Agora que você já compreendeu  o que é (e o que não é) a cólica e sabe quão rara ela é em culturas não-ocidentais, seguem abaixo cinco dicas que podem contribuir para a diminuição do choro do seu bebê. Não prometo milagres, mas garanto que você se sentirá mais capaz e mais tranquila depois de saber que existem ferramentas não-farmacológicas para reduzir o sofrimento ou desconforto que se manifesta pela “cólica”.

Aprenda com o Obama: um bebê que chora precisa de colo!

1. Entenda que chorar é normal – e o instinto de acalmar o seu bebê também!

Bebês choram. É sua principal ferramenta de comunicação. Eles choram para comunicar fome, desconforto, solidão, susto… Choram por motivos que talvez nunca compreenderemos de fato. No entanto, da mesma forma que eles choram quase que por reflexo, nós também temos o impulso de fazê-los parar de chorar. O choro de um bebê nos incomoda profundamente. E esse incômodo nos mobiliza para agir!

Eu adoro essa foto do Obama acalentando uma bebezinha desconhecida numa multidão de fãs que estavam visitando a Casa Branca. Pode até ter sido uma jogada de marketing pessoal, mas adorei que Obama agiu instintivamente naquele momento: pegou a criança no colo, trouxe-a carinhosamente para perto do peito e pronto, o choro parou! Longe das câmeras de televisão, pode não ser tão simples. Mas, mesmo assim, confie. Confie na necessidade do bebê em chorar e na sua habilidade de acalmá-lo.Procure não se desesperar com o berreiro nem pare para refletir muito sobre o que, por que, como etc. Respire e aja instintivamente. Tenho certeza de que, se você permitir, verá que o seu instinto é pegar seu filho no colo, conversar com ele ou alimentá-lo, ou trocar sua fralda, ou tirar seu casaco ou balançá-lo em seus braços ou… enfim, basta de exemplos! Simplesmente desligue um pouco a mente preocupante e permita que o coração entre em ação.

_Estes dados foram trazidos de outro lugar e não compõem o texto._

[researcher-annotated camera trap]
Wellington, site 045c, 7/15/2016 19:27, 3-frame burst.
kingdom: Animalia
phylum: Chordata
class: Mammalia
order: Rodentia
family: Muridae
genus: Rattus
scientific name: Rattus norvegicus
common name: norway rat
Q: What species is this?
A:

2. Amamente sem horários fixos (“sob demanda”)

Como especulei no post anterior, uma possível causa da cólica é o desconforto abdominal gerado pela imaturidade do sistema digestivo. Seguindo essa linha de raciocínio, uma explicação pela tranquilidade dos bebês não-ocidentais seria a forma particular em que as mães os amamentam. E a principal diferença entre os bebês não-ocidentais e os nossos bebês, em se tratando da amamentação, é o relógio: longe dessa nossa cultura “moderna”, ditada pelo relógio e pela lógica da produção e eficiência, os bebês não são amamentados em intervalos fixos de 2 ou 3 horas, por 10 ou 15 minutos em cada peito, alternando um e outro etc. etc. Por não ter essa preocupação de estar fazendo “certo”, de estarem mamando “o bastante” ou de não se tornarem “escravos do bebê”, o peito é oferecido quando o bebê demonstra sinais de fome. Assim, eles mamam pouca quantidade por mamada, mas várias vezes ao dia. Assim, o estômago deles nunca fica tão cheio nem tão vazio, minimizando o desconforto. Pelo menos em tese ;-)

3.  Faça como os cangurus

Como vimos no post anterior, a rotina do recém-nascido não-ocidental difere principalmente da rotina dos ocidentais pela falta de acessórios que “facilitam” a vida dos pais ocidentais (bebê conforto, berço, balanço etc). Esses acessórios todos permitem que o bebê fique longe de nós, quando na verdade sua fisiologia é de uma criatura extremamente prematura, despreparada para ficar sozinha  – tal como o filhote de canguru. O bebê cujos pais não têm todos os acessórios fica muito mais no colo ou amarrado junto ao corpo da mãe (ou de uma tia, irmã mais velha etc), geralmente em posição vertical. Por que insisto tanto na posição vertical? Bom, é uma questão de bom senso: de novo olhando para a fisiologia, quando o bebê fica na vertical, a gravidade dificulta a subida do leite pelo esôfago, o que pode ser muito incômodo, especialmente porque o esfíncter do bebê não está bem fechado ainda (causando golfadas e, muito raramente, refluxo).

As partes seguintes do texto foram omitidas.